Вот и сейчас у меня было такое же ощущение. Я бросился на пол и припал к нему щекой. Пол был прохладный, а запах лака попал мне в нос, и у меня защипало глаза. Я закрыл их и несколько минут полежал так. Затем я повернулся и прижался губами к прохладному полу.
— Я люблю тебя, дом, — прошептал я. — Ты самый красивый дом во всем мире, ты — мой, и я люблю тебя.
Дэнни, что ты там делаешь на полу?
Я быстро вскочил на ноги и повернулся к двери, это была Мириам.
У нее на голове был повязан платок как у матери.
— Ничего, — неловко ответил я.
Она как-то странно посмотрела на меня. Видно было, что она никак не может сообразить, что же это я делал. — Мама велит тебе спуститься вниз и не путаться под ногами, — начальственно заявила она — Грузчики сейчас будут подымать мебель по лестнице. Я спустился вслед за ней. Новизна дома уже начинала меркнуть. На некоторых ступеньках под нашими ногами уже отошла краска. Мебель уже была в гостиной, а ковер, навернутый на бамбуковую палку, стоит в углу, готовый к тому, чтобы его развернуть, как только грузчики закончат. Мама стояла посреди комнаты. На лице у нее были следы грязи.
— Может быть я могу что-нибудь сделать, мама, — спросил я.
Я услышал, как Мириам презрительно фыркнула сзади меня. Она не любила мальчишек и считала, что они ни на что не годятся. Я разозлился.
— Ну, мама, же? — повторил я.
Мама улыбнулась мне. Когда она улыбалась, у нее смягчалось лицо. Мне нравилось, когда она мне улыбается. Она положила мне на голову руку и взъерошила мне волосы. — Нет, русачок, — ответила она. — Отчего бы тебе не пойти на улицу и не поиграть там? Я позову тебя, когда ты мне понадобишься.
Я улыбнулся ей в ответ. Я знал, что у нее хорошее настроение, раз она называет меня русаком. Я также знал, что Мими при этом сердится. Только у меня в семье русые волосы, у всех остальных они были темные. Папа иногда поддразнивал маму по этому поводу, и она всегда сердилась непонятно почему.
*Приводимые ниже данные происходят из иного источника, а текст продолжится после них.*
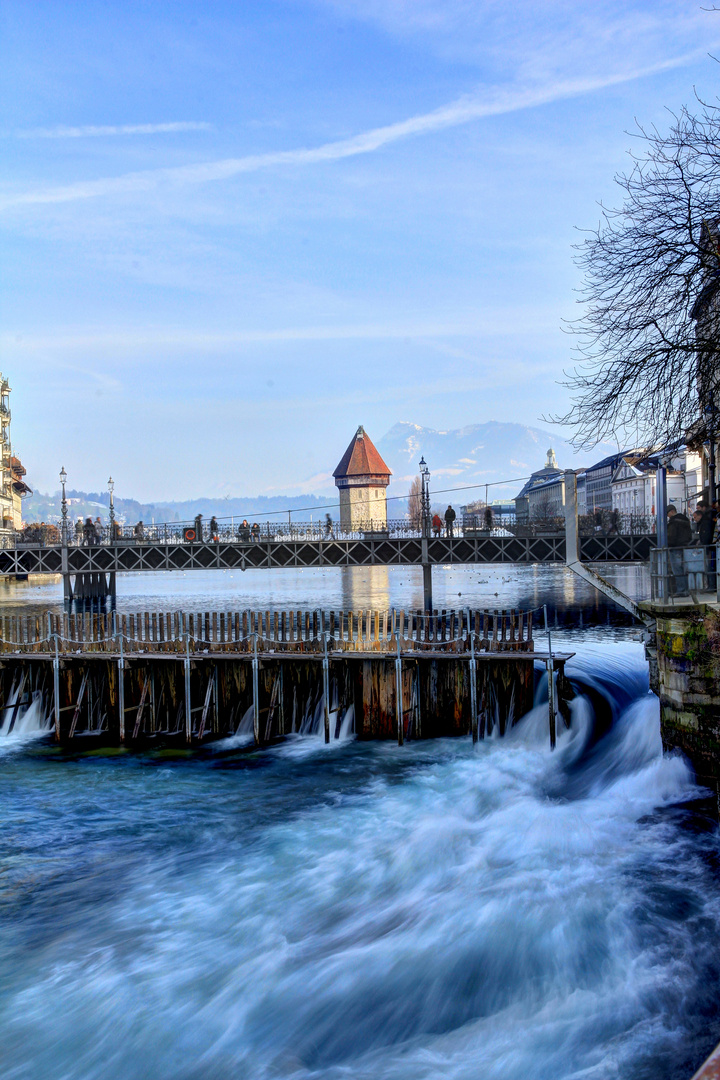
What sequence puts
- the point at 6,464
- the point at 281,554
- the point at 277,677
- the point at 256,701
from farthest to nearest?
the point at 6,464 < the point at 281,554 < the point at 277,677 < the point at 256,701

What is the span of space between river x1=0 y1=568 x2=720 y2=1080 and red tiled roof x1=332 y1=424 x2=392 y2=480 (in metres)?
147

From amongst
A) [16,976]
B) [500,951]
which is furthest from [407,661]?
[16,976]

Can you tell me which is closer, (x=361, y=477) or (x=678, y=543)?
(x=678, y=543)

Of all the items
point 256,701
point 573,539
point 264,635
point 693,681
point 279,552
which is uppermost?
point 279,552

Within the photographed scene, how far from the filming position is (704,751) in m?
16.3

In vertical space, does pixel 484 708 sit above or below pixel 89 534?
below

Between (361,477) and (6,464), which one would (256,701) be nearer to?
(6,464)

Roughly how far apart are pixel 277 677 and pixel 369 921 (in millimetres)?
11423

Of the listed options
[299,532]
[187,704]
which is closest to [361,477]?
[299,532]

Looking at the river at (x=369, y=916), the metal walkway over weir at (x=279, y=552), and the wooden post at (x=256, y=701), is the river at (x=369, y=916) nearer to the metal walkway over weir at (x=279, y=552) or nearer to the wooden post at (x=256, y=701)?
the wooden post at (x=256, y=701)

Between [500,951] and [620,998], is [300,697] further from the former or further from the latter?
[620,998]

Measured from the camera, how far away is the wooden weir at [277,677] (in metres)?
22.5

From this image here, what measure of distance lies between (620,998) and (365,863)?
5.09 meters

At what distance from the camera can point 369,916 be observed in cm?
1302
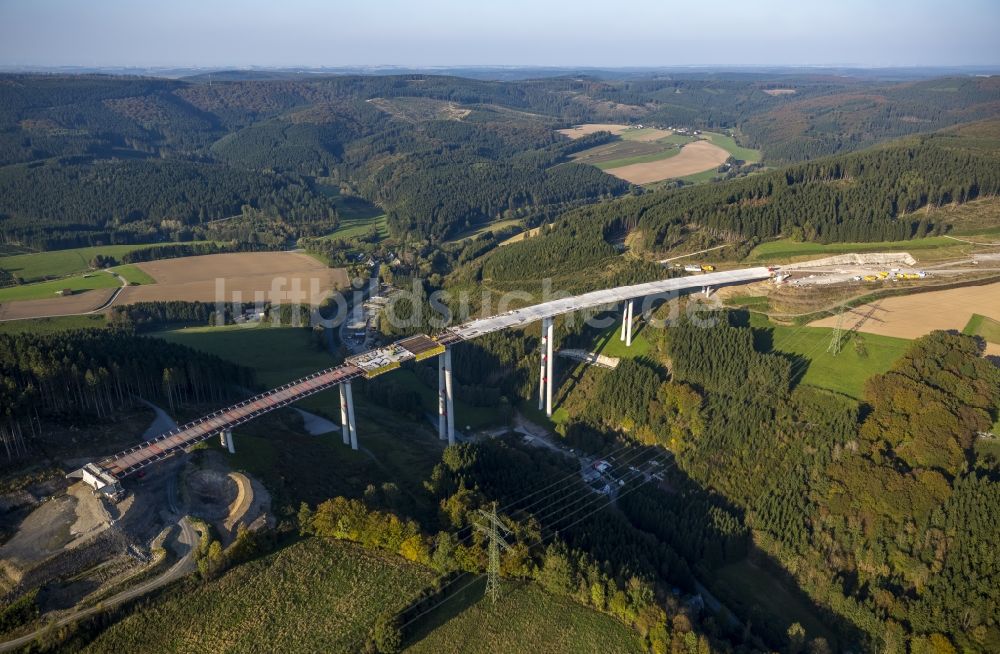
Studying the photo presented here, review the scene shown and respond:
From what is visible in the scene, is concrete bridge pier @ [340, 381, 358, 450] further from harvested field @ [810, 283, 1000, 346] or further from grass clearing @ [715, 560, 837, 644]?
harvested field @ [810, 283, 1000, 346]

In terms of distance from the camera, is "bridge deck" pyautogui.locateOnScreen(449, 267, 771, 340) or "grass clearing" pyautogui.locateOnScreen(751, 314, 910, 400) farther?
"bridge deck" pyautogui.locateOnScreen(449, 267, 771, 340)

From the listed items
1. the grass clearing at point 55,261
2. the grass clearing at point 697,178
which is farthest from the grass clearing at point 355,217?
the grass clearing at point 697,178

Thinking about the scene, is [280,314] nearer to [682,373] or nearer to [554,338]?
[554,338]

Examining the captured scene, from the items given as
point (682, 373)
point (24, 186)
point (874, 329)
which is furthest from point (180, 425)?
point (24, 186)

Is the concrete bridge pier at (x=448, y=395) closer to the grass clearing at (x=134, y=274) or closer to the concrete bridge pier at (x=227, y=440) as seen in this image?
the concrete bridge pier at (x=227, y=440)

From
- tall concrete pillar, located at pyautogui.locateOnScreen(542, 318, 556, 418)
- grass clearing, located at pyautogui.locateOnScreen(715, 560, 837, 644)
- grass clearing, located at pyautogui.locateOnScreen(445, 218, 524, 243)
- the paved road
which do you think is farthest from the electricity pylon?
grass clearing, located at pyautogui.locateOnScreen(445, 218, 524, 243)

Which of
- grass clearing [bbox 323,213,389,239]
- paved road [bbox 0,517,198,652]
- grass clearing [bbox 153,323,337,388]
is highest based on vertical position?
paved road [bbox 0,517,198,652]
Я сделал Мими рожу и пошел на улицу. Грузчики уже разгрузили машину, и на дороге было много мебели. Я постоял там некоторое время, наблюдая за ними. День был теплый, негр снял рубашку, и видно было, как мускулы ходят у него под кожей. Пот тек у него по лицу, потому что большую часть работы выполнял он, а второй мужчина все время разговаривал да указывал, что надо делать.
Немного погодя мне надоело смотреть на них, и я стал глядеть в другую сторону квартала по направлению к углу, мне хотелось узнать, что же у нас по соседству. Меня заинтересовали открытые поля на задворках моего дома, которые я высмотрел из окна. В старом районе не было ни одного пустого участка, одни только большие уродливые многоквартирные дома.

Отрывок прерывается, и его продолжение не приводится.